Leur discussion continuait de plus belle. Je ne voulais plus me préoccuper d'elles, j'étais fatiguée. Je récupérai ma boite d'antipsychotiques dans ma poche et en avalai deux en même temps. Quelques instants après, tout était redevenu calme autour de moi, plus de Hawa ni de
Aïssatou. Plus de pressions.
J'attendais l'arrivée de Naëlle, elle était beaucoup plus complaisante et douce. Elle me dorlotait toujours et me disait de ne pas tomber dans les travers de ce monde où l'envie de bien paraître et le besoin de reconnaissance étaient maître.
Naëlle était la troisième petite voix dans ma tête. Mais elle ne me rendait visite que lorsque j'étais sous antidépresseurs.

Un bruit de moteur, des crissements de pneus, des cris et voilà le cocktail qui me tira de ma crise. Je ne saurai dire combien de temps j'étais restée là, assise à même le sol dans une ruelle sableuse de Grand-Dakar à parler toute seule ou devrais-je dire à répondre à mes deux voix intérieures. Hawa et Aïssatou deux noms que j'avais donné à ces voix qui se titillaient à longueur de journée dans ma tête. Et puis tous ces regards ? Ces personnes qui rigolent de moi, je ne comprends pas ? Étais-je devenue folle ? Non, je ne pense pas.

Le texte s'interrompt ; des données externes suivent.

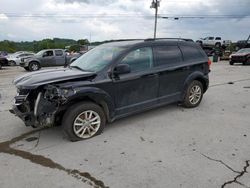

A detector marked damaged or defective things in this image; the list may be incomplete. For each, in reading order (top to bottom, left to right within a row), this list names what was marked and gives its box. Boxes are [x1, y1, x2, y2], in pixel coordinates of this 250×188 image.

crumpled hood [13, 67, 95, 89]
damaged front end [10, 85, 72, 128]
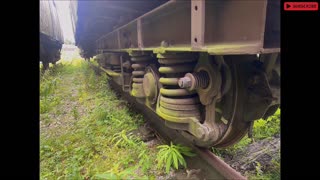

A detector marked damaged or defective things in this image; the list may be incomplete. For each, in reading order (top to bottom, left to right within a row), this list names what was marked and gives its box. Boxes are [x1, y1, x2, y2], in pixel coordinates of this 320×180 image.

rusty metal surface [39, 0, 63, 43]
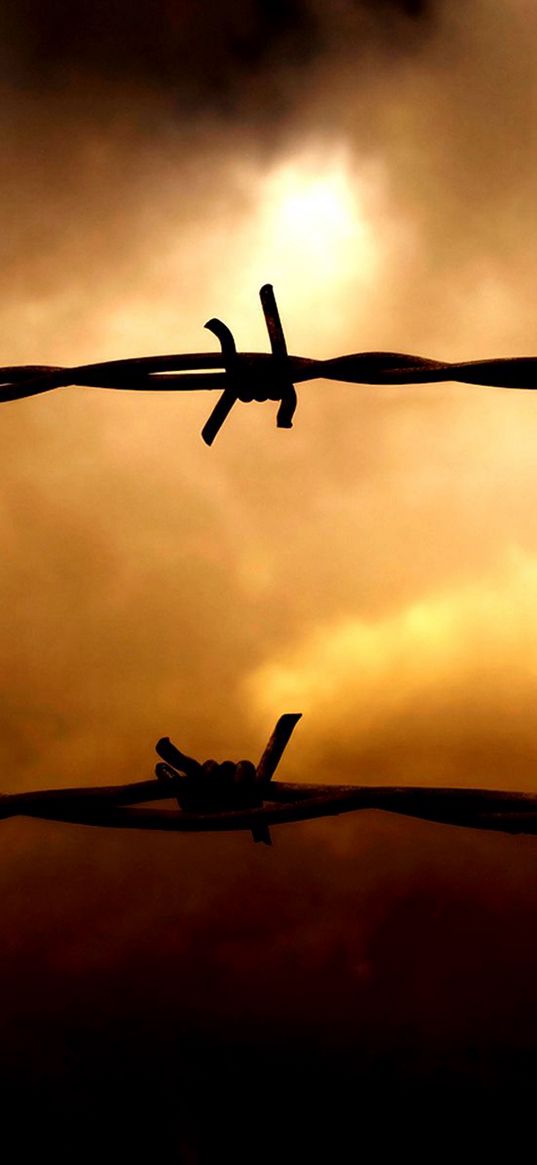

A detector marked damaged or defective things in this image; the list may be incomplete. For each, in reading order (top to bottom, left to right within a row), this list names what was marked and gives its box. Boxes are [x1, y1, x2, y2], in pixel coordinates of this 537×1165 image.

rusty barbed wire [3, 286, 536, 444]
rusty barbed wire [5, 712, 537, 848]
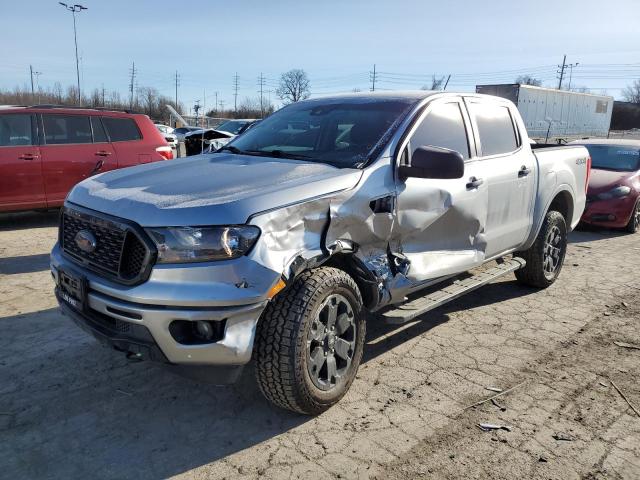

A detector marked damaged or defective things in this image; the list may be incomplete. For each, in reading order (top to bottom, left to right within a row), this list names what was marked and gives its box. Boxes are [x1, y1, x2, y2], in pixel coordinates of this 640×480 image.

damaged silver truck [51, 92, 592, 414]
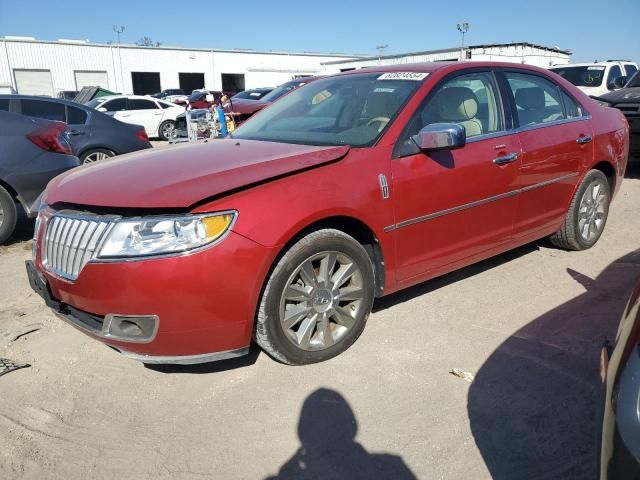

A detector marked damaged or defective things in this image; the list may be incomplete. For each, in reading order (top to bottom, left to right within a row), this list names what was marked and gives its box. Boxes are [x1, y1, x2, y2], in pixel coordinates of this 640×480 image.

damaged hood [45, 137, 350, 208]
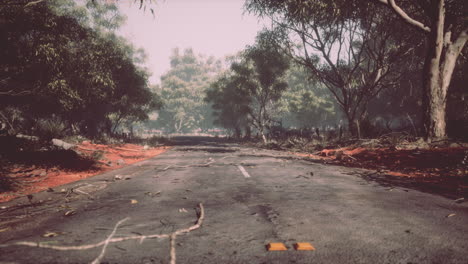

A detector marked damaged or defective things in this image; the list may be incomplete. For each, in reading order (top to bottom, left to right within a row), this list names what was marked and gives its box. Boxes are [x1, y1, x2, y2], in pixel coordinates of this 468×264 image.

cracked asphalt surface [0, 137, 468, 262]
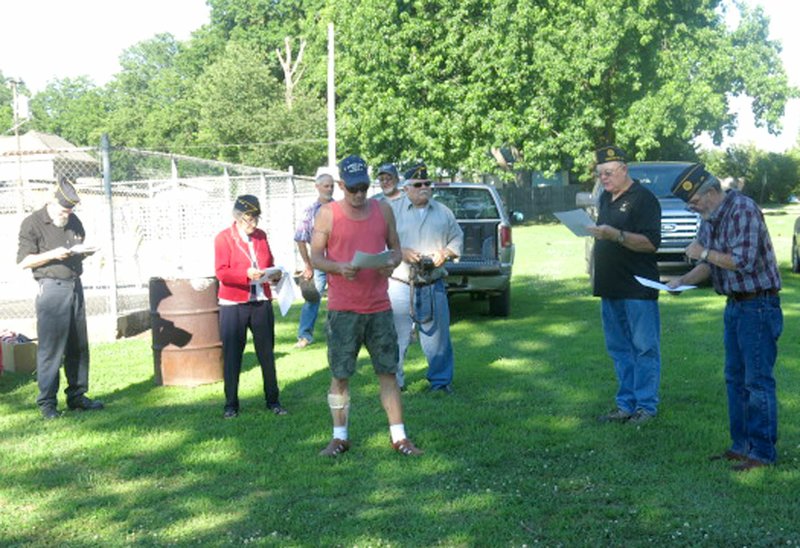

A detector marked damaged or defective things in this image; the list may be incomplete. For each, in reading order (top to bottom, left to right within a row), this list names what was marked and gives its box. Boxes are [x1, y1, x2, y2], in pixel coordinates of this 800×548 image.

Naturellement je pris mes jambes à mon cou. Jamais je ne céderai à la tentation, jamais je ne deviendrai l'esclave de ce nouveau vice, la prostitution. Mais pour le moment j'avais besoin d'une bonne douche et de Dr Ndong. Il fallait que je l'appelle celui-là, comment ça je me retrouve à parler toute seule dans les ruelles ? Je me mis à courir aussi vite que je pu pour rejoindre ma maison et mon baba. Je fuyais le regard des gens mais aussi les flashs de téléphone qui s'étaient déployés. Je ne voulais pas me retrouver dans l'une de ces vidéos virales sur internet. Jamais je ne serai la marchandise de Saïdou criai-je.
« Elle est devenue folle la pauvre », « c'est la conséquence de ces lourds traitements en psychiatrie », « non c'est faux elle est juste yabatë», lançait la foule qui s'était attroupée autour de moi.
Moi, la belle Oumy, promise à un brillant avenir prise en flagrant délit par la foule du quartier entrain de discuter avec ses amis imaginaires. Quelle piètre scène.